En observant la performance des partis politiques, au cours des derniers jours, on constatera que c’est peut-être le moment propice de mettre l’accent sur l’importance de ce dialogue, les idées et les visions qui en résulteront, ce qui est la meilleure étape face aux défis affrontés, non seulement par l’Egypte , mais par toute la région.
Ce qui attire le plus mon attention, est notamment le consensus sociétal sur le dialogue national. Chacun a une grande responsabilité, d’autant plus que l’appel au dialogue lancé par le Président n’est pas intervenu, alors que l’Etat connaît des crises politiques ou économiques, mais plutôt alors que l’Etat est au summum de la stabilité politique, sociale, économique et sécuritaire. (…) L’appel au dialogue national est intervenu après que l’Etat ait surmonté toutes les difficultés qui s’étaient accumulées au cours des dernières années.
Le pays avait besoin d’une décision audacieuse pour faire face aux difficultés et être en mesure de les affronter, une décision prise par le Président Al-Sissi de relever le défi de la menace du terrorisme pour suivre la voie du développement, et être à la hauteur des espoirs et des rêves des Egyptiens.

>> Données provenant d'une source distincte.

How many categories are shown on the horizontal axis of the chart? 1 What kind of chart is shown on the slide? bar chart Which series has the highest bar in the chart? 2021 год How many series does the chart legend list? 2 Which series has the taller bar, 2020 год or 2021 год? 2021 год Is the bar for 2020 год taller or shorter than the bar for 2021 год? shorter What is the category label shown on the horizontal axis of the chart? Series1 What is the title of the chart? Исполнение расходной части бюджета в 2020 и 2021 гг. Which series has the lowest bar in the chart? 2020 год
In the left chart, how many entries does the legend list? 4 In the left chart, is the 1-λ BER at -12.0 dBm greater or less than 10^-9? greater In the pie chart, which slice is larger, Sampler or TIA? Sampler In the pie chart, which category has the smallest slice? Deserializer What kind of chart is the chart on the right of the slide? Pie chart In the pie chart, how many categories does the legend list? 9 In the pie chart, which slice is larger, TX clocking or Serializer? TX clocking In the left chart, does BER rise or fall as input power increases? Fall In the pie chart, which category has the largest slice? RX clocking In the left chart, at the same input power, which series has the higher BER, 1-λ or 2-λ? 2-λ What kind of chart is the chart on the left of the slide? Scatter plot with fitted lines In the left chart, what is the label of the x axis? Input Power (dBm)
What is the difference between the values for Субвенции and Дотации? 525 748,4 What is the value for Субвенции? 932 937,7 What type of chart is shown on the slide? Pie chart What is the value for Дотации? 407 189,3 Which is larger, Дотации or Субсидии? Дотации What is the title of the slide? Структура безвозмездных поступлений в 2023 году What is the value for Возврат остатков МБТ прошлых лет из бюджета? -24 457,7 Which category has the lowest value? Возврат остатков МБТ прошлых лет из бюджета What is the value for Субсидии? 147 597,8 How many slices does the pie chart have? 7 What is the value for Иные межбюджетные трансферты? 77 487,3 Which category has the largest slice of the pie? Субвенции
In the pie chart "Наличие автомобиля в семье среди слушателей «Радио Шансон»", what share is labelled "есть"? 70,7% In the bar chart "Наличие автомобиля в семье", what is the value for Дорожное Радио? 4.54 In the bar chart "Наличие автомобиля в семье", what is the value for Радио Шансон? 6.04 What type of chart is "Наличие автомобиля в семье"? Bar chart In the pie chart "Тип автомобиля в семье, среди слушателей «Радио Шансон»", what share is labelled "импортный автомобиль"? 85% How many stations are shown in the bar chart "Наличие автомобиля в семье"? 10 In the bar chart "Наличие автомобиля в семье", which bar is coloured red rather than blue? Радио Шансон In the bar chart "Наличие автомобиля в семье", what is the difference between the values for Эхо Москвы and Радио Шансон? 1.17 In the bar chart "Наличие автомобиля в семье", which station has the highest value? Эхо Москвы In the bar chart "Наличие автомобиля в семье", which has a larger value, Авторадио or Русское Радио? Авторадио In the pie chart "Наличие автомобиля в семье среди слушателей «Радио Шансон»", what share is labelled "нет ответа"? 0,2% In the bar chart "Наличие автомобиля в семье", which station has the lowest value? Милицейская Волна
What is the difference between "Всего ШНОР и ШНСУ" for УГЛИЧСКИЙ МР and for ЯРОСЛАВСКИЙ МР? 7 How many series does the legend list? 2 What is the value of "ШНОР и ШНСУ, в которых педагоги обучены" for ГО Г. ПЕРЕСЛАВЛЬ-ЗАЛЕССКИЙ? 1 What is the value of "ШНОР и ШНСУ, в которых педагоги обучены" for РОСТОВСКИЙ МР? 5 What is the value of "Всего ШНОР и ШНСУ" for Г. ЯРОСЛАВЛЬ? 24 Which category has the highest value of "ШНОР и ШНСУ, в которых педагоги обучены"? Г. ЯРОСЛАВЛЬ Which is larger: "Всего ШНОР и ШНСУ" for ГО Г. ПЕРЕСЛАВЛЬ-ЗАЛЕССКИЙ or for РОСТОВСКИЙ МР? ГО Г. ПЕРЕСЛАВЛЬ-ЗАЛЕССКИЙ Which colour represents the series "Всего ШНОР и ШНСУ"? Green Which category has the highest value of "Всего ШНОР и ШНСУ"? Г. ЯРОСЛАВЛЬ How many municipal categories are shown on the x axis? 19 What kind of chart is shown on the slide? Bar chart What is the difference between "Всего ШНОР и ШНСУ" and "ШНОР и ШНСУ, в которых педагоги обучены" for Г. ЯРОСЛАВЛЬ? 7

Qui plus est, la voie du développement malgré les difficultés économiques dues aux fluctuations internationales et régionales, a imposé davantage de pression sur l’Etat.
Aussi, a-t-on connu des circonstances naturelles qui ont eu un impact sévère sur l’économie mondiale, comme la pandémie du coronavirus, et malgré tout l’Etat a continué à avancer sur la voie du développement. (…) C’est le consensus que nous recherchons dans ce dialogue national.
Il n’est pas nécessaire qu’il y ait un accord complet entre tous ceux qui sont réunis sous la bannière du dialogue national, il suffit plutôt d’avoir un consensus sur les grandes lignes des questions soulevées, car il est difficile de parvenir à un accord ou un semi-accord, compte tenu de la différence des idéologies des personnes invitées au dialogue. Cela est normal et fraie la voie vers la Nouvelle République et l’avenir auquel nous aspirons tous (…).